I dzień wygląda zupełnie inaczej, gdy podchodzę do niego z nadzieją na odkrycie ukrytego skarbu, a nie z lękiem i stresem przed kolejnym wyzwaniem.

 

Każdego rana pobudza me ucho, bym słuchał jak uczniowie. (Iz 50,4)

W naszej Wspólnocie plan dnia prowadzi nas po przebudzeni na Godzinę Czytań i Jutrznię, gdzie wspólnie śpiewamy hymny i psalmy, wsłuchujemy się w czytania ze Starego i Nowego Testamentu oraz „komentarze do nich, pisane przez uznanych i prawowiernych Ojców Katolickich”, jak nam poleca św. Ojciec Benedykt w Regule. Od wielu lat podczas modlitwy brewiarzowej wsłuchujemy się w czytania, które są wskazane na dany dzień w Lekcjonarzu mszalnym, by stale powracać do rozważanego Słowa, by odkrywać Jego obecność w wielogłosie psalmów.

Wiara rodzi się z tego, co się słyszy, tym zaś, co się słyszy, jest słowo Chrystusa. (Rz 10,17)

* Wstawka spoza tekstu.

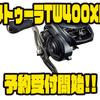 【ダイワ】ジャイアントベイトにオススメなハイスピードリール「タトゥーラTW400XH」通販予約受付開始!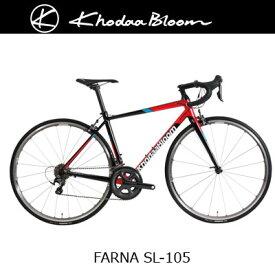 KhodaaBloom コーダーブルーム 2019年モデル FARNA SL 105 ファーナ SL 105 ロードバイク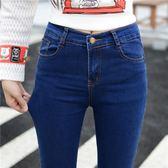 高腰牛仔褲女秋季 韓版修身顯瘦小腳窄管褲鉛筆褲黑色百搭學生 概念3C旗艦店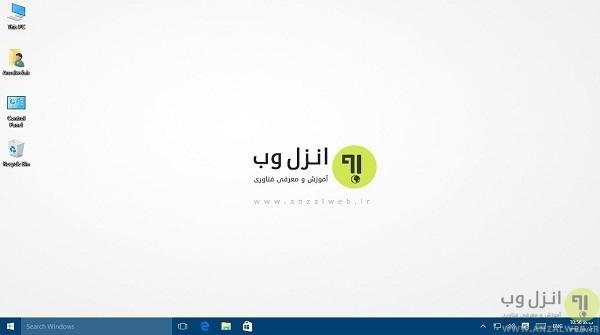 تفرندهای ویندوز 10 - ترفند ویندوز 10 - ترفند ویندوز ده - ویندوز ده - آموزش ویندوز ده - windows 10 tips and tricks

Uprzywilejowanym czasem wsłuchiwania się w Słowo Boże jest Eucharystia. Wierzymy, że Liturgia Słowa jest momentem szczególnie napełnionym łaską, gdy Pan objawia się poprzez posługę Kościoła i daje słyszeć swój głos. Często właśnie wtedy serce zostaje poruszone przez jakieś słowo, przez brzmienie głosu, akcent, intonację. Liturgia objawia moc Słowa głoszonego i słuchanego - Słowa, które trafia do nas przez uszy, a nie oczy, i które przychodzi z całym bogactwem wypowiadającej Je osoby, którą posługuje się Pan. Istnieje szczególne prawo, które sprawia, że wiara łączy się ze słuchaniem, a nie z czytaniem lub oglądem. Wzrok prowadzi bardziej ku pewności i wiedzy, słuch otwiera na drugą osobę, buduje relacje. Wymaga wyciszenia się i zwrócenia uwagi na mówiącego, otwarcia serca i umysłu, by usłyszeć i zrozumieć.

 

Poznanie w zjednoczeniu

Lectio divina to naprawdę droga. Popłynęło już tyle słów, a dopiero dochodzę do punktu dnia, który w klasztorze określamy jako „lectio divina”. Jest to godzina przeznaczona na indywidualne czytanie, rozważanie i modlitwę Słowem Pańskim.

Celem życia mniszego i celem lectio divina jest poznawać Pana. Chodzi tu o poznanie w rozumieniu biblijnym. Osobę najpełniej się poznaje, gdy się z nią jednoczy, łączy się z jej myślami, troskami, życiem, dochodząc do coraz głębszego zrozumienia. Lectio ma prowadzić do poznania Pana Jezusa właśnie na drodze zjednoczenia i upodobnienia się do Niego. Aby to było możliwe potrzebujemy pomocy Ducha Świętego.